Zwang was nominated with a unanimous vote of the JDC’s Search and Executive Committees, and will begin her tenure on January 1, 2021.

She will be coming to the JDC after 12 years as CEO of Safe Horizon, a New York-based nonprofit which provides services to victims of violent crime, and seven years at New York Cares, which organizes volunteers to address social issues in New York City.

The JDC, often called the Joint, was founded in 1914 by wealthy Jacob Schiff, an American-Jewish philanthropist, and Henry Morgenthau, U.S. ambassador to the Ottoman Empire, to provide much needed aid to the struggling Jewish settlement in Palestine.

With a $373 million dollar budget, it operates in more than 70 countries and provides funding and aid to support Jewish life and communities, mostly in Israel and the former Soviet Union.

“Today’s work — building the future of the global Jewish people, support for those in economic distress, including the elderly and Holocaust survivors, and working with Israel to provide opportunity for its vulnerable — is profoundly meaningful to me,” Zwang said in a statement.

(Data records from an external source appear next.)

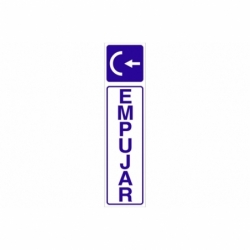 SEÑAL GLASSPACK ADHESIVA 250X62MM.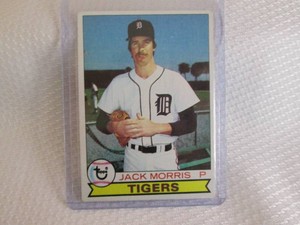 1979 Topps Jack Morris Card...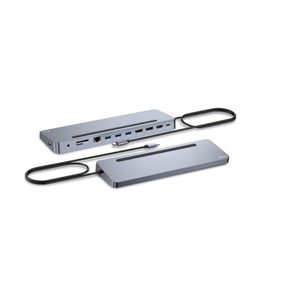 i-tec USB-C Metal Ergonomic 3x 4K Display Docking Station + Power Delivery 100 W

Like many legacy Jewish charities, including the Anti-Defamation League, HIAS and the UJA-Federation of New York, the JDC has never had a female CEO.

Zwang’s appointment comes at the end of a tumultuous hiring process.

The JDC’s last full CEO was David Schizer, a former dean of Columbia Law School. In 2019, after three years, he returned to Columbia. Since then, two interim CEOs led the group.

This summer, another female candidate for the role, Sarah Eisenman, withdrew her candidacy. She still leads the group’s young professional arm, JDC Entwine.

In September, a letter signed by 16 of the board’s 188 members and shared with the Forward accused the board chair, of “breach of trust” and “poor governance” for his alleged interference in the CEO selection process.